* _The input_:
---*---
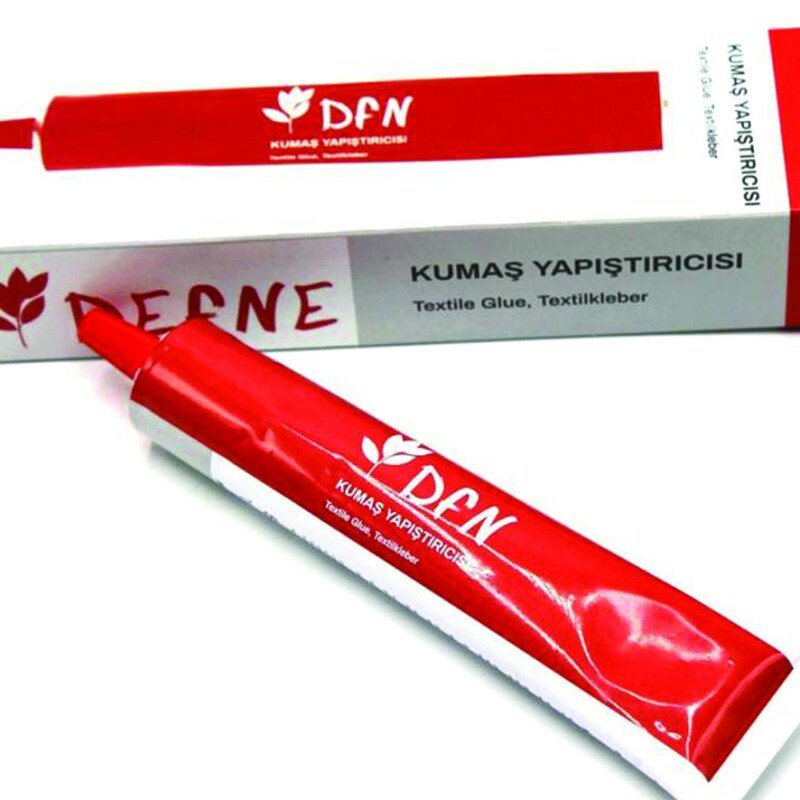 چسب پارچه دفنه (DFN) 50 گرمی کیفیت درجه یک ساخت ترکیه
---*---
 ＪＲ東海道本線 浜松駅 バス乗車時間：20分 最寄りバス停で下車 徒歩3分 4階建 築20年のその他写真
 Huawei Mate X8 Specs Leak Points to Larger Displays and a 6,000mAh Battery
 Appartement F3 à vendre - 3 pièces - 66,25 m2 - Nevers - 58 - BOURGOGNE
---*---
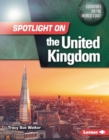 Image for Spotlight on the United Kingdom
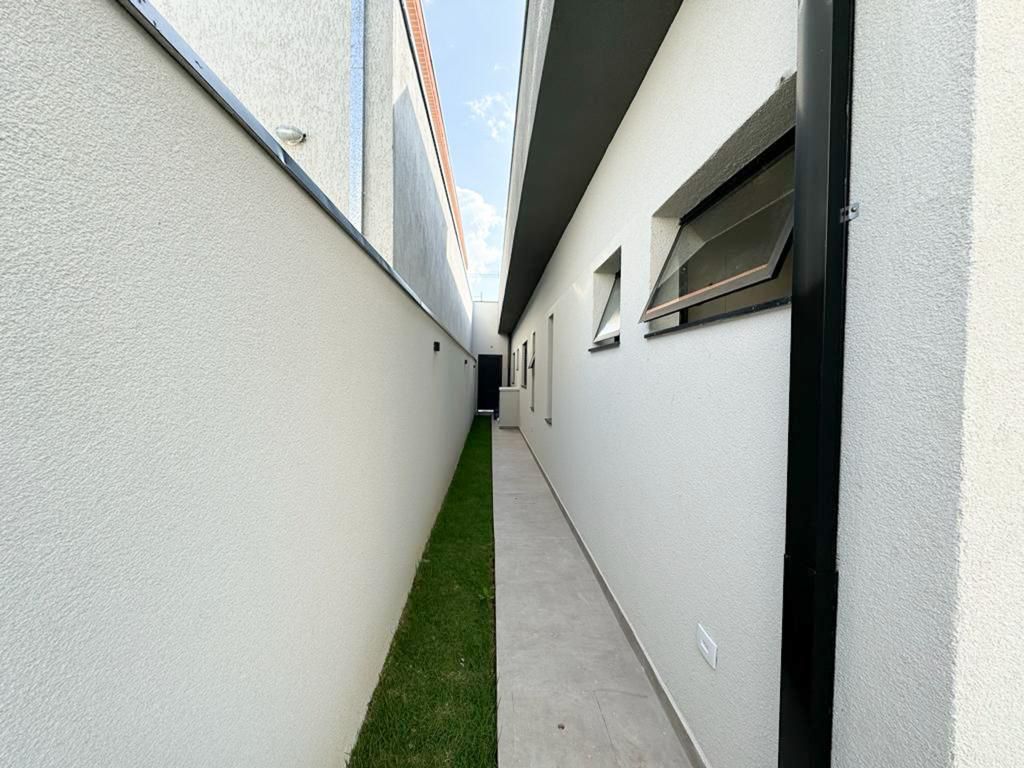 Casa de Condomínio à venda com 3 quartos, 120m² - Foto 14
---*---
* _Assignment_:
Beginning at the line with "ＪＲ東海道本線 浜松駅 バス乗車時間：20分" and ending at the line with "Appartement F3 à", reproduce each line of the data above exactly, and add no other lines.

* _Answer space_:
 ＪＲ東海道本線 浜松駅 バス乗車時間：20分 最寄りバス停で下車 徒歩3分 4階建 築20年のその他写真
 Huawei Mate X8 Specs Leak Points to Larger Displays and a 6,000mAh Battery
 Appartement F3 à vendre - 3 pièces - 66,25 m2 - Nevers - 58 - BOURGOGNE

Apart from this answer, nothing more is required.